Andretti’s teams race in IndyCar, Formula E and Extreme E. They have run / operated teams on behalf of manufacturers in commercial arrangements before. (ie BMW in Formula E)
Team budget caps and a more sustainable arrangement with the F1 owners seems to have made F1 team ownership once more a good time to buy. Of course this also seems a good time from an American angle given the Liberty ownership and their seeming pushing more US involvement and events for the future will only boost F1 awareness and following in the US..
Linking in with McLaren was an early rumour (he already has arrangement and co-ownership deals with Zak Brown - Walkinshaw Andretti United in Aussie Supercars) but given McLaren is tied up by the Bahraini Govt pretty much that is not going to happen. The Haas name came up, as did Williams last year when their sale was mooted. They were all dead ends, but the rumours of Andretti and F1 in the same sentence continued.
All sorts of names were being plucked from various minds but it seems now that the team formerly known as Sauber is the hot tip....
Andretti tipped to take majority stake in Sauber’s F1 team
This makes sense as the team has been owned by an investment company (Swedish investment firm Longbow Finance) for the past few years.... we all know that the Alfa Romeo naming of the team is purely a commercial (ie sponsorship) arrangement with zero shareholding by Alfa.

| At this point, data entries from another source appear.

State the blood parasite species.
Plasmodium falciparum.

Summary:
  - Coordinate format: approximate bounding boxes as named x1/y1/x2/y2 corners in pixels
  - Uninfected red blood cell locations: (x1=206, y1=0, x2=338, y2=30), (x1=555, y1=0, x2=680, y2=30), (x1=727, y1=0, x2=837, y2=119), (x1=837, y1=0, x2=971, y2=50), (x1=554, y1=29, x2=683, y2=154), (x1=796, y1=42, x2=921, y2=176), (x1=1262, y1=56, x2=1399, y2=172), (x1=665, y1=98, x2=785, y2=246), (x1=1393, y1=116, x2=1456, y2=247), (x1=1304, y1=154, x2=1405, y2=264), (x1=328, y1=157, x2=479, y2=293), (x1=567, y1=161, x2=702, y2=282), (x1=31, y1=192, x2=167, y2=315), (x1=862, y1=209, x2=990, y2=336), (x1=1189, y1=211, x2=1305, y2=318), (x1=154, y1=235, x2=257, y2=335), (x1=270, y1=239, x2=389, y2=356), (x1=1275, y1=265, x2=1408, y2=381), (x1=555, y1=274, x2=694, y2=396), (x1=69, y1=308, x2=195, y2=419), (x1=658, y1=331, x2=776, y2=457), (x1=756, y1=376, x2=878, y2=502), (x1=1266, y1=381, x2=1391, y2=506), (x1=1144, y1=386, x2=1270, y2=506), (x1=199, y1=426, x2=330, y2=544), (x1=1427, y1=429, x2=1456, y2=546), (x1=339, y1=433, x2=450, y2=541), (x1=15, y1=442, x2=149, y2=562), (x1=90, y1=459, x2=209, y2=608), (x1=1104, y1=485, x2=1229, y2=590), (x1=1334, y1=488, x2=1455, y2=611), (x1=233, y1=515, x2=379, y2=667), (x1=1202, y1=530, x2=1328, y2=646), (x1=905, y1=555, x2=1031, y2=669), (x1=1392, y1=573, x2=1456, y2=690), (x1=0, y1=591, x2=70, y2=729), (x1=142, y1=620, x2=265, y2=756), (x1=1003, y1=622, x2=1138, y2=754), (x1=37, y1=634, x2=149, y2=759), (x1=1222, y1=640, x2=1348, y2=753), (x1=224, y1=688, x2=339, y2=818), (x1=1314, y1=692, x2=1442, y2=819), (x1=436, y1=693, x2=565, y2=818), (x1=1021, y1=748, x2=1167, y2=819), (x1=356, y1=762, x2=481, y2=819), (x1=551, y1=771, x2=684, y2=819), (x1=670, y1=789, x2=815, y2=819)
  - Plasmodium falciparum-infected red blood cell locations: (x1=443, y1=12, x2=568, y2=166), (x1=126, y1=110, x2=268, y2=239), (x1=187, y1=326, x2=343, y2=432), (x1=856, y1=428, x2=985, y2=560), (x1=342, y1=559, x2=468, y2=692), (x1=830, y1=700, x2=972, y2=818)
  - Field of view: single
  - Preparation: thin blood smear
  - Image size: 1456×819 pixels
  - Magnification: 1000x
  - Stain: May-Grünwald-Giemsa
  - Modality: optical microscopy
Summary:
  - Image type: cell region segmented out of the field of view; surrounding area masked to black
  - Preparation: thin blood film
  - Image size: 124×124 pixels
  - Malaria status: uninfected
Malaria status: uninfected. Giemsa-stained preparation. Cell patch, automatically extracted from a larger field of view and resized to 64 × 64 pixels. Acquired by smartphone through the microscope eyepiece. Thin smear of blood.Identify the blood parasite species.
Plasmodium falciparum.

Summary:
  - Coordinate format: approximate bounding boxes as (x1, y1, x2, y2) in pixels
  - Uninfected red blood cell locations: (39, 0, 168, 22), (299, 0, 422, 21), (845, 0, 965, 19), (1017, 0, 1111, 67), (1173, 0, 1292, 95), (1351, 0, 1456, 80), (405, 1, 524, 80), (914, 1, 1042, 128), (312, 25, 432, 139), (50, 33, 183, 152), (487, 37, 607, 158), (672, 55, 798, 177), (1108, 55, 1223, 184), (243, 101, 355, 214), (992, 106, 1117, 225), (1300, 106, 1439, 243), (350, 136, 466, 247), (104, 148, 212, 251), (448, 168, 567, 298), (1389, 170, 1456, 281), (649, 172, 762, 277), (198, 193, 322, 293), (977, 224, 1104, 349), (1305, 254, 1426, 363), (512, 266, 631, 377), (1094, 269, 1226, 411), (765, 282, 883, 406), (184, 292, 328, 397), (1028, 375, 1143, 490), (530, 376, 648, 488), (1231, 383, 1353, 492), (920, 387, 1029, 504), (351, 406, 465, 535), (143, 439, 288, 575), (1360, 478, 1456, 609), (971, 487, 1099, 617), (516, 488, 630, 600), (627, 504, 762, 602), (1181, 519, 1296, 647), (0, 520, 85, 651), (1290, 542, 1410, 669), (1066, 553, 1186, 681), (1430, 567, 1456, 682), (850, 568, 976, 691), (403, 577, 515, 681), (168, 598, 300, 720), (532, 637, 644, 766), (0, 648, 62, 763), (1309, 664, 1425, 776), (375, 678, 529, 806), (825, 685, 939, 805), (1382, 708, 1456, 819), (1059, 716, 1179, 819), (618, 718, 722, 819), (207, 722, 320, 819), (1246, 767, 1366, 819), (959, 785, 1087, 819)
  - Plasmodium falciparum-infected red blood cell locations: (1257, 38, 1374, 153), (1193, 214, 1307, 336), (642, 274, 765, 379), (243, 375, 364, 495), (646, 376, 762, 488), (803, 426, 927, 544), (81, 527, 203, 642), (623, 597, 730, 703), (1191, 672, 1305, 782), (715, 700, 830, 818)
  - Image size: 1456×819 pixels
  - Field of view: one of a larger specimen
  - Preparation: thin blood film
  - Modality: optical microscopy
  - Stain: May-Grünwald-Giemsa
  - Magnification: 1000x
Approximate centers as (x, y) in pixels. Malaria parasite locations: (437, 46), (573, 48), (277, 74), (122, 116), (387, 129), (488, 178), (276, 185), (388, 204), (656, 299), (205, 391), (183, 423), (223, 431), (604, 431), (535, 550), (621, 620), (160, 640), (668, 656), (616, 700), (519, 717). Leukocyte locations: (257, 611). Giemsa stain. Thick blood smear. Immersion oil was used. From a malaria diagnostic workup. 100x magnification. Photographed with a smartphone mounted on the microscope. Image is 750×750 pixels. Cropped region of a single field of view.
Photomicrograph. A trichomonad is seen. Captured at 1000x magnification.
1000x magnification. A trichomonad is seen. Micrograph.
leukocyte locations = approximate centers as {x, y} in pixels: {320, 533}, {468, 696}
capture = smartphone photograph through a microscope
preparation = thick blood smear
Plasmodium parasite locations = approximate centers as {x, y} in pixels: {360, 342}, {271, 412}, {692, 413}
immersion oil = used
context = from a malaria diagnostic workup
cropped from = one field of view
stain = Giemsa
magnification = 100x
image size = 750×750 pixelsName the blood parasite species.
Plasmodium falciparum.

There seems to be a lot of folk involved to be declining to comment which makes me think there is something in it. They are just asking the wrong people the questions..... Vasseur might be Team principal but he has zero ownership or shareholding of the team. He is not the guy to ask. No one in the team is.... they are just the owners "gofers".
On the other hand an Andretti 'Spokesperson' said. it has been on the cards (a move into F1 ownership) for some time, nd if the right opportunity ame along they would jump at it. Is this the right opportunity? That is the $64 million question .....
The numbers mentioned in the following article look high to me but if. they are fact then I can see an investment company always keen to move an asset on at the right money, would bite a potential purchasers arm off. They certainly paid an awful lot less for it.
This article seems to be on the money I reckon. Interesting times ahead for the rumour mill.
https://www.racefans.net/2021/10/08/and ... s-f1-team/CART Indycar champion and former Formula 1 driver Michael Andretti is understood to be pursuing a takeover of Sauber, which runs Alfa Romeo’s team.
It has been learned Andretti is closing on a deal to buy 80% of shares in Islero Investments at a price of €350 million (£296.86m), putting it in control of the Sauber Motorsport and Sauber Engineering divisions.
Andretti formed the Andretti Acquisition Corporation in March with a target of raising at least $250 million (£183.49m) through an initial public offering. However a spokesperson for the acquisition corporation told RaceFans it is not involved.
The Andretti operation already includes a successful IndyCar team, which won the Indianapolis 500 on three out of four occasions between 2014 and 2017, and recently hired ex-F1 driver Romain Grosjean. They also have a Formula E team, which until this year was linked to BMW, and entered the inaugural season of Extreme E this year.
Andretti’s interest in Sauber has been long rumoured. The F1 team was purchased by Swedish investment firm Longbow Finance in 2016. Under the Alfa Romeo brand it has scaled up in recent seasons, doubling its F1 workforce to over 500 employees, and hired Valtteri Bottas to join it from Mercedes next year. The team is yet to announce its second driver for 2022.
Although Alfa Romeo has fallen to ninth out of 10 teams in the championship this year, it has reduced its deficit to the front runners since its 2016 takeover. Having languished 4.3% off the pace on average in 2017 it has cut that deficit to 1.5% this year.
An Andretti spokesperson declined to confirm the company was making a move to buy Sauber.
“As is no secret, Formula 1 has been of interest to Michael and the team for some time,” they told RaceFans. “We’ve explored and come close on many options over the years, but we have nothing new to report.
“Our passion is racing, in all forms. Should a proper opportunity come along to take the Andretti name back to F1, we’d jump at it. But as of now, that opportunity has not fallen in our laps and our focus remains on our seven current disciplines of competition.”
An Alfa Romeo F1 team spokesperson declined to comment when approached.